Maybe kids are great qualitatively but they are certainly low status.

This seems like a solvable problem: make having kids higher status. You can't just unilaterally declare something to be high status by dictatorial fiat, but there are things you can do to push in that direction, or even more easily, stop pushing in the opposite direction. I think this one of my main complaints against the Blue Tribe, and all this stuff about the destruction of the family unit, is that they seem to be deliberately lowering the status of children and families. There's a qualitative difference between removing oppressive structures that force people into certain lifestyles, and actively disparaging those lifestyles and mocking people who like them.

Nobody should be forced to be a stay at home parent and raise seven children, but if somebody chooses that lifestyle then we should celebrate them as a strong person and a valuable contributor to society. Not mock them as backwards and oppressed and quaint. Everyone who mocks and disparages traditional families and cultures lowers the effective status of those lifestyles and makes other people less likely to choose them. People shouldn't be forced between a high status job versus a low status family, they should be able to have a high status family, provided they actually do a competent job of raising kids. But traditional families are yesterdays fashion, and red-coded which makes them automatically distasteful to the blue tribe. Families didn't used to be low status, but in the process of destroying gender roles our society has completely and utterly ignored the collateral damage, resulting in the current situation. Victory at any costs indeed.

I'm not convinced that this is truly the Molochian equilibrium in the long run. The whole race to the bottom via market forces occurs in highly competitive industries because any industry that chooses morals or slack over profit gets outcompeted and replaced by the more ruthless ones that optimize for profit alone. The market forces in culture cause cultures and ideologies which deliberately propagate themselves and suppress other cultures to spread, while cultures which are tolerant and allow dissent get replaced. Things which are more likely to spread are more likely to exist, even if they sacrifice things we like in exchange for spreadability. It's just the tautology of evolution applied more generally.

STORED RECORDS:
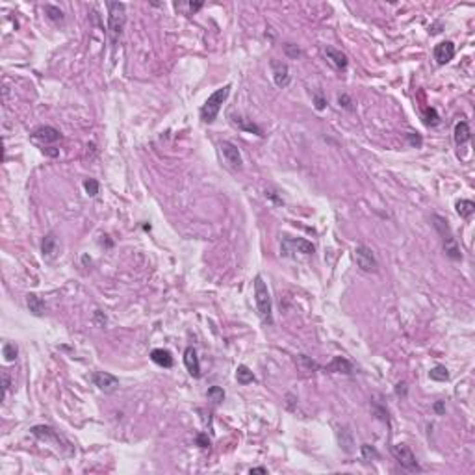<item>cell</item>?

---

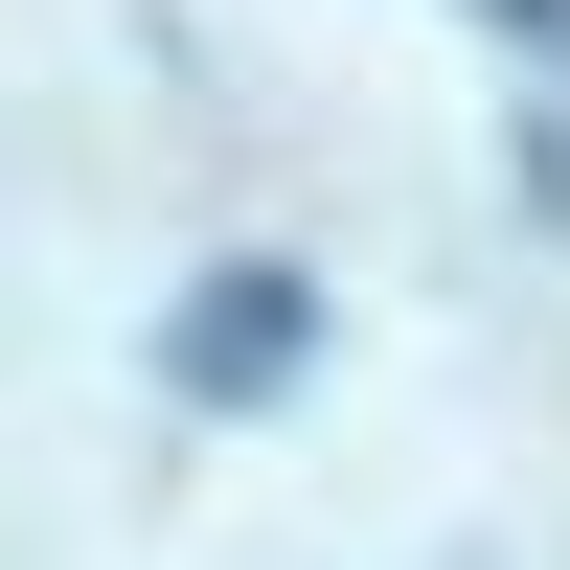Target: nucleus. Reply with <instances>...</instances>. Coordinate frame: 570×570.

REQUIRED TASKS:
A) In the excerpt on family status, in what kind of industries does the race to the bottom via market forces occur?
B) Please copy the excerpt on family status word for word from "This seems like" to "who like them.".

FULL ANSWERS:
A) It occurs in highly competitive industries.

B)
This seems like a solvable problem: make having kids higher status. You can't just unilaterally declare something to be high status by dictatorial fiat, but there are things you can do to push in that direction, or even more easily, stop pushing in the opposite direction. I think this one of my main complaints against the Blue Tribe, and all this stuff about the destruction of the family unit, is that they seem to be deliberately lowering the status of children and families. There's a qualitative difference between removing oppressive structures that force people into certain lifestyles, and actively disparaging those lifestyles and mocking people who like them.